**Exercise requirements:**
a) In the JPA views discussion below, why is the asker looking for a way to handle several views for a single entity?
b) Continue the JPA views discussion below from where it stops.

**Exercise passage:**
::::::

I've seen that JPA supports using views instead of tables. Our DBA indicated us that we need to use specific views for different kinds of stuff, for instance: One view for SELECT, another for INSERT, another for UPDATE.

Currently, I have one entity and one JPA repository related to a specific table.

My question is: How should I handle this new views? Should I create one entity per view?
Is there a way to make a mapping for one entity to multiple JPA Repositories where each repository is related to a different view?

Thanks!

I was using Spring Boot and had the same issue. I had a view that fetches various fields from various Spring Batch tables to show status of the jobs that users run. After some experimentation the following worked:

@Entity
public class Job {
    @Id
    @Column(name = "JOB_INSTANCE_ID")
    private String jobInstanceId;
    @Column(name = "JOB_EXECUTION_ID")
    private String jobExecutionId;
    @Column(name = "JOB_NAME")    
    private String jobName;
    @Column(name = "JOB_TYPE")    
    private String jobType;
    @Column(name = "START_TIME")    
    private Date startTime;
    @Column(name = "END_TIME")    
    private Date endTime;
    @Column(name = "STATUS")    
    private String status;
    @Column(name = "USERNAME")

::::::

**Data excerpts:**
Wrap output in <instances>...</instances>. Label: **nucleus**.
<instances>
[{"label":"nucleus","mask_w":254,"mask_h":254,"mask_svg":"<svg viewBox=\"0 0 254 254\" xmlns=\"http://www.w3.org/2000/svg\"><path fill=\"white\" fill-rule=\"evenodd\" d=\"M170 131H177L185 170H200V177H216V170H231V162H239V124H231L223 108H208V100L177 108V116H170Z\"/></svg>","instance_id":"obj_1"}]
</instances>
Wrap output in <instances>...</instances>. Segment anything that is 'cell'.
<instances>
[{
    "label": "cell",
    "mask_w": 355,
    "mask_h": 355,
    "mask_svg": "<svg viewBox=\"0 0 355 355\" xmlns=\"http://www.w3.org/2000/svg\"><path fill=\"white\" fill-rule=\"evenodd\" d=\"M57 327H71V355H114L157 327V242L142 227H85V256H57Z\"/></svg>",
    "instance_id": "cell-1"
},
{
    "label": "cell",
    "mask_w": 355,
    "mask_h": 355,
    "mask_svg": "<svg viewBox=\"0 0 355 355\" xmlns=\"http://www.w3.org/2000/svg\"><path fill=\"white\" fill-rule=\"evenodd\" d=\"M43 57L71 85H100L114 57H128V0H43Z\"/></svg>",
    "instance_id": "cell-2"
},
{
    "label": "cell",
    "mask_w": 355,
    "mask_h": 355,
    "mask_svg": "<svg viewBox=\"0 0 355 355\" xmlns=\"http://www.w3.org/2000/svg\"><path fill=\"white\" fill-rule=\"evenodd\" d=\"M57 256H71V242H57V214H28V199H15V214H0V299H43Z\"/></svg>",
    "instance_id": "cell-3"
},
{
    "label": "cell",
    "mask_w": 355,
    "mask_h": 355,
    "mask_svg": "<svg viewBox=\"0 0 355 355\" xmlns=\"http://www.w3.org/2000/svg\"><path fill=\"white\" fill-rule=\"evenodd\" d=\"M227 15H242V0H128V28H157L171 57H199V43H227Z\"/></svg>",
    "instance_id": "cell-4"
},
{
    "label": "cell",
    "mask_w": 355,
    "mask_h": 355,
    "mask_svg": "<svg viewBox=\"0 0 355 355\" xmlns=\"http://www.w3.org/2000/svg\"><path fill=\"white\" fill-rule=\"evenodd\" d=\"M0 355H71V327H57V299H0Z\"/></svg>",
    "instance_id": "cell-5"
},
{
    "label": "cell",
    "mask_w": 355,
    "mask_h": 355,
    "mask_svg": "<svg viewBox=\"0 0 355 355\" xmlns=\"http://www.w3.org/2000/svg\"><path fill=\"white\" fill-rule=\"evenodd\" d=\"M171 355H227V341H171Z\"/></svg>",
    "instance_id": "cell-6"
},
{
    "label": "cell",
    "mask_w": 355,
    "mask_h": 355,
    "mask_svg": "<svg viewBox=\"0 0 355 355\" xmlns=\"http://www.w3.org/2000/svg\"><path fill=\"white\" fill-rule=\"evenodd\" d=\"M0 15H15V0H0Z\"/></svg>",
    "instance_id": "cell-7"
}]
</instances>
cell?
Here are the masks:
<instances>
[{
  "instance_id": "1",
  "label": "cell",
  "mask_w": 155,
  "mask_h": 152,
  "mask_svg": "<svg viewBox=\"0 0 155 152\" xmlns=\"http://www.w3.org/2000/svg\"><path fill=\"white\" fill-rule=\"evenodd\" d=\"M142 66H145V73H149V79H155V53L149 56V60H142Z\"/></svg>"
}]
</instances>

::::::

**Answers by item:**
a) Their DBA told them to use specific views for different kinds of operations: one view for SELECT, another for INSERT, and another for UPDATE. At the moment they have only one entity and one JPA repository, both tied to a single table.

b)
    private String username;    

    public String getJobInstanceId() {
        return jobInstanceId;
    }

    public void setJobInstanceId(String jobInstanceId) {
        this.jobInstanceId = jobInstanceId;
    }

    public String getJobName() {
        return jobName;
    }

    public void setJobName(String jobName) {
        this.jobName = jobName;
    }   

    public Date getStartTime() {
        return startTime;
    }

    public void setStartTime(Date startTime) {
        this.startTime = startTime;
    }

    public Date getEndTime() {
        return endTime;
    }

    public void setEndTime(Date endTime) {
        this.endTime = endTime;
    }

    public String getStatus() {
        return status;
    }

    public void setStatus(String status) {
        this.status = status;
    }

    public String getJobType() {
        return jobType;
    }

    public void setJobType(String jobType) { 
        this.jobType = jobType; 
    }

    public String getUsername() {
        return username;
    }

    public void setUsername(String username) {
        this.username = username;
    }

    public String getJobExecutionId() {
        return jobExecutionId;
    }

    public void setJobExecutionId(String jobExecutionId) {
        this.jobExecutionId = jobExecutionId;
    }    
}

And the repository definition:

public interface JobsRepository extends JpaRepository<Job, String> {
    @Query(value = "SELECT JOB_INSTANCE_ID, JOB_EXECUTION_ID, JOB_NAME, JOB_TYPE, START_TIME, END_TIME, STATUS, USERNAME  FROM JOBS_VW", nativeQuery = true)
    List<Job> getAll();
    @Query(value = "SELECT JOB_INSTANCE_ID, JOB_EXECUTION_ID, JOB_NAME, JOB_TYPE, START_TIME, END_TIME, STATUS, USERNAME  FROM JOBS_VW WHERE JOB_INSTANCE_ID=?1", nativeQuery = true)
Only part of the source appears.